Ibrahim, a Sudanese telecoms tycoon, told the Global Philanthropy Forum on Wednesday that more Africans would leave the continent unless their governments did more to help the 20 million youngsters entering the job market each year.

“It will drive people to their deaths in the middle of the Mediterranean or violence in the streets unless we do something about it,” Ibrahim told the Forum, which brings together donors and investors.

“If we fail to train our kids for jobs of the future, we are in for a terrible, terrible future,” he said.

Roughly half of Africa's 1 billion population is under the age of 19 with unemployment rates equally high, Ibrahim said.

Seventy percent of Africans make a living from agriculture, yet only 2 percent of university students study agricultural sciences, needed to improve land productivity and reduce hunger in Africa, he added.

Ibrahim, whose foundation publishes an index on African governance and rewards outstanding African leaders, said it was wrong to cast Africa as a centre of corruption and poor governance - problems that were global.

The chief executive of the Mo Ibrahim Foundation, his daughter Hadeel Ibrahim, said illicit financial flows and tax evasion sucked billions of dollars out of Africa each year, far more money than arrives as development aid.
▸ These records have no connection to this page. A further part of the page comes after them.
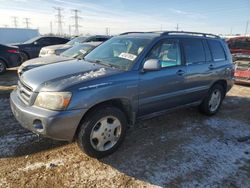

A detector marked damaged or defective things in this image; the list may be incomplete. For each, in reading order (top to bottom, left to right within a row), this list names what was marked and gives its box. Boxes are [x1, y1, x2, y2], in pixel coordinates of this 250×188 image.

damaged vehicle [17, 41, 102, 76]
damaged vehicle [9, 31, 234, 158]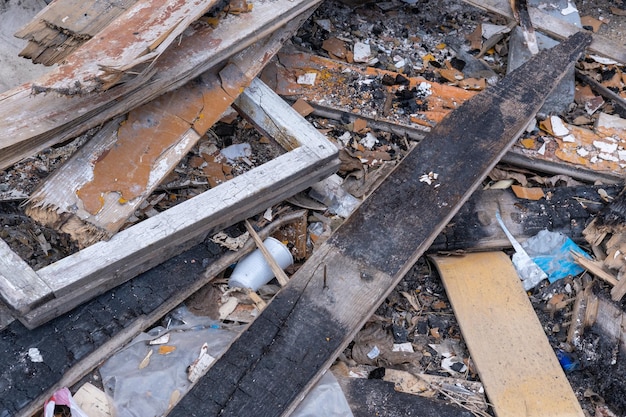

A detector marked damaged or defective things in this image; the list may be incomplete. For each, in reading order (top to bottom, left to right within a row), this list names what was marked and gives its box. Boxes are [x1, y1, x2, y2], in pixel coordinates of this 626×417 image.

splintered wood piece [14, 0, 136, 65]
splintered wood piece [28, 0, 221, 94]
splintered wood piece [0, 0, 322, 171]
splintered wood piece [25, 15, 308, 247]
splintered wood piece [246, 221, 290, 286]
splintered wood piece [168, 31, 588, 416]
wooden plank with peeling paint [168, 33, 588, 417]
charred black wooden plank [169, 32, 588, 416]
burnt wooden board [168, 32, 592, 416]
splintered wood piece [432, 250, 584, 416]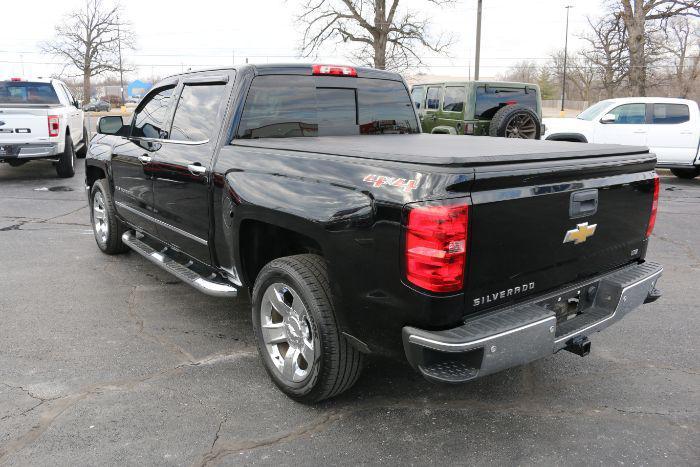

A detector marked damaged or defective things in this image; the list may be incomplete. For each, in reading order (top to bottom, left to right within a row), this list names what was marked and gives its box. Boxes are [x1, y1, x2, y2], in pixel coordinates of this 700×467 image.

cracked pavement [0, 162, 696, 467]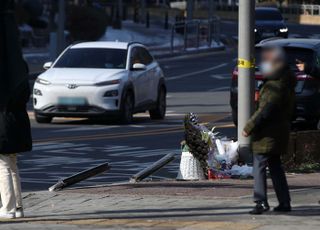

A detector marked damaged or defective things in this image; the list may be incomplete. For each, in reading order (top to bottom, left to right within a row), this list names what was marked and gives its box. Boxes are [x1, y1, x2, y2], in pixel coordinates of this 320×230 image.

bent metal pole [238, 0, 255, 164]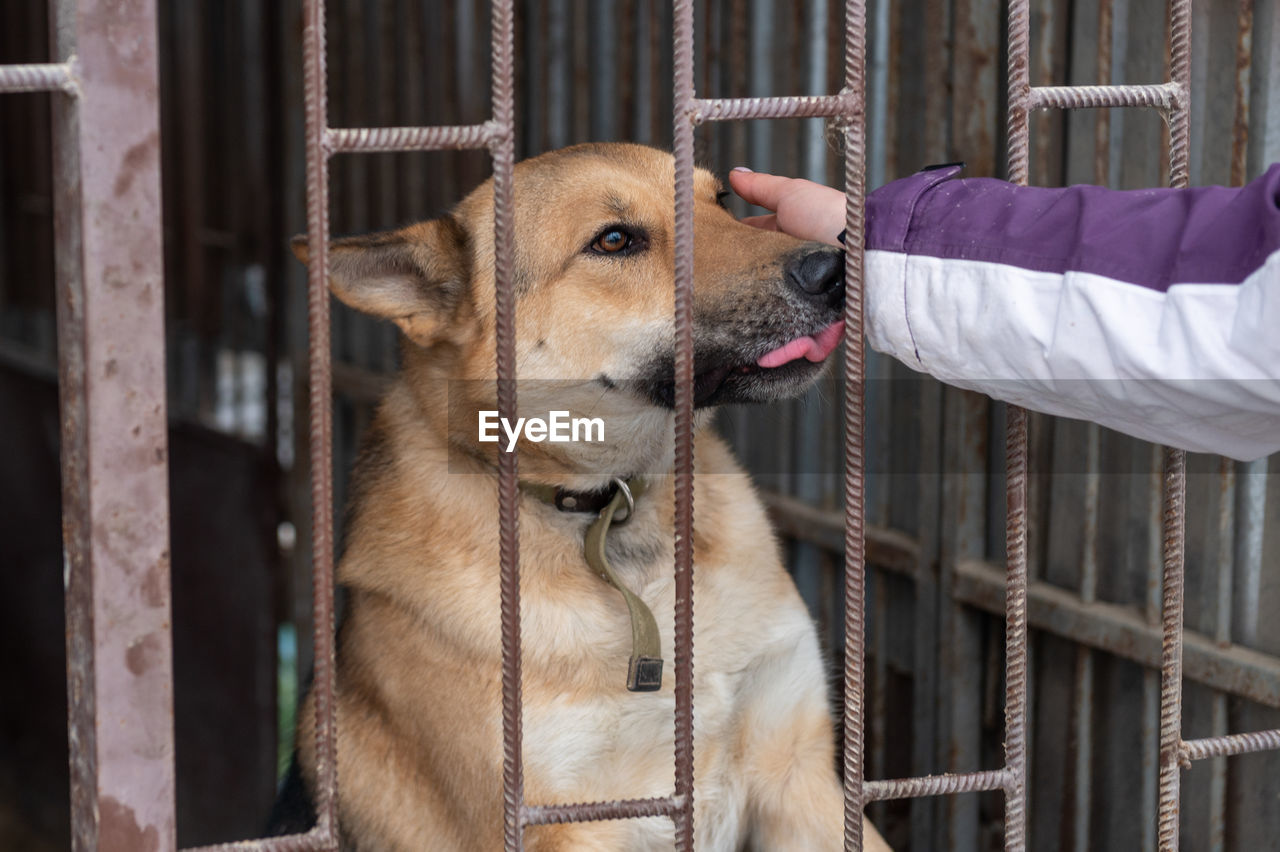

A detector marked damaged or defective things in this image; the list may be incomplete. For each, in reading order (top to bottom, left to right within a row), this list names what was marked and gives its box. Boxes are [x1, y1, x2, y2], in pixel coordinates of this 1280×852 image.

rusted metal bar [0, 60, 76, 92]
rusted metal bar [325, 122, 494, 152]
rusted metal bar [691, 92, 860, 120]
rusted metal bar [1029, 81, 1177, 109]
rusted metal bar [48, 1, 175, 844]
rust stain on bar [48, 1, 175, 849]
rusted metal bar [299, 0, 340, 839]
rust stain on bar [299, 0, 340, 839]
rusted metal bar [665, 1, 696, 844]
rust stain on bar [665, 1, 696, 844]
rusted metal bar [839, 0, 870, 844]
rusted metal bar [952, 557, 1280, 701]
rusted metal bar [519, 788, 686, 823]
rusted metal bar [865, 767, 1013, 798]
rusted metal bar [1177, 726, 1280, 757]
More than 60 percent of that money is taken not through corruption but through corporate trade mispricing including by multinationals, she said.

“All this aid you are giving us, when you are taking out an awful lot and throwing us back pennies,” she told the Forum, urging a frank conversation about international finance and aid.

World Bank President Jim Yong Kim also told the Forum that illicit finance that robs developing countries of revenues was an issue that deserved more attention.